# How to replace battery?



## chaser x (Sep 3, 2012)

This has been asked before i bet is replacing the battery easy what are the steps? I got me a Dihard from Kmart for $100 eager to put it in on my own but never done it before.


----------



## 17Hatch6MT (Dec 28, 2015)

All (?) cars nowadays are negative ground. (The car frame is used as a negative return wire & is at the same voltage potential as the negative terminal on the battery.) So, *First disconnect the negative connection from the battery*. (And, keep the cover on over the positive terminal while you do this.) The reason for this is, if you accidentally ground the wrench against a metal part while removing either the negative or the positive connection, you won't cause a spark or worse. Then, remove the positive terminal. When installing the new battery, positive first, then negative.

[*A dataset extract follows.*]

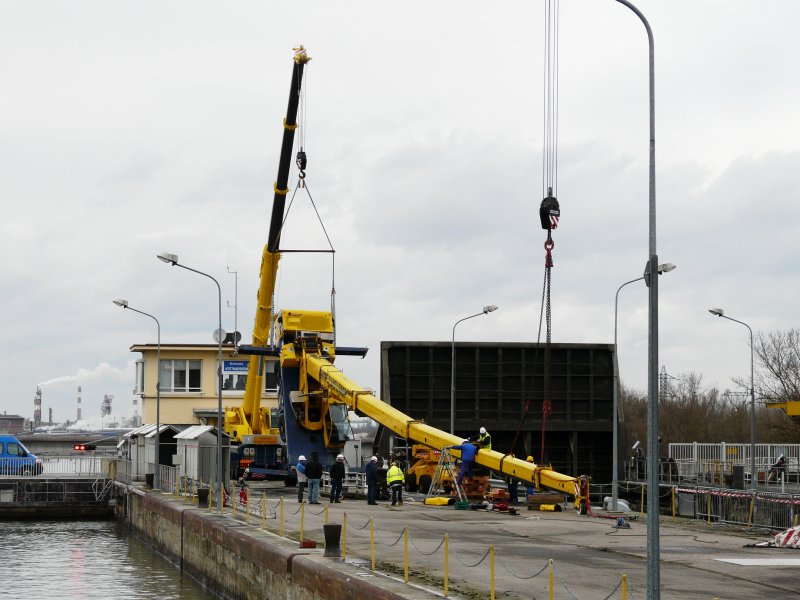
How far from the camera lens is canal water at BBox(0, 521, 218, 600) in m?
28.3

DON'T hook up the terminals backwards (+ to -) or you'll destroy the electronics, basically totalling the car.

Unless there's some odd thing to do that's new for this car...


----------



## Chevy_Country (Oct 16, 2015)

Easy, 30 min job on your first go, the Cruze has this crazy harness piece over it, I broke a lot of my pieces trying to take my battery out for storing, (still on my original 6 year old GM battery !) remove the upper protective plastic pieces(I would take a picture with your phone so you know what its supposed to look like when finished), once you remove that you see a large flat table to the front part of your car mine was real tricky to remove, once that's out the battery should be able to move around a bit, now remove the negative terminal, be sure to loosen the nut enough that it'll slide off completely, that crackling sound is the "load" from the car receiving and losing power intermittently, normal but good to keep that to a minimum, once negative is out bend it back over something else so it won't accidentally make contact with the terminal while you're not looking, now if the flap is shut open the flap for the positive and do that as well, it's a whole big flat black piece, it's pretty rigid but be careful not to break the board in there, only loosen the bolt tightening he post clamp to the terminal, once that's done if all is removed it should just pull out, before repeating he process in the inverse, look at the terminal clamps, if the appear oxidized or the cables appear dry or cracked exposing the conductors underneath you have another problem, but you should be good, post here if you have any questions or concerns


Sent from my iPad using Tapatalk


----------



## chaser x (Sep 3, 2012)

A battery is a battery right OEM vs AGM? i can only have a budget to get me on the road till i can upgrade later.


----------



## Chevy_Country (Oct 16, 2015)

chaser x said:


> A battery is a battery right OEM vs AGM? i can only have a budget to get me on the road till i can upgrade later.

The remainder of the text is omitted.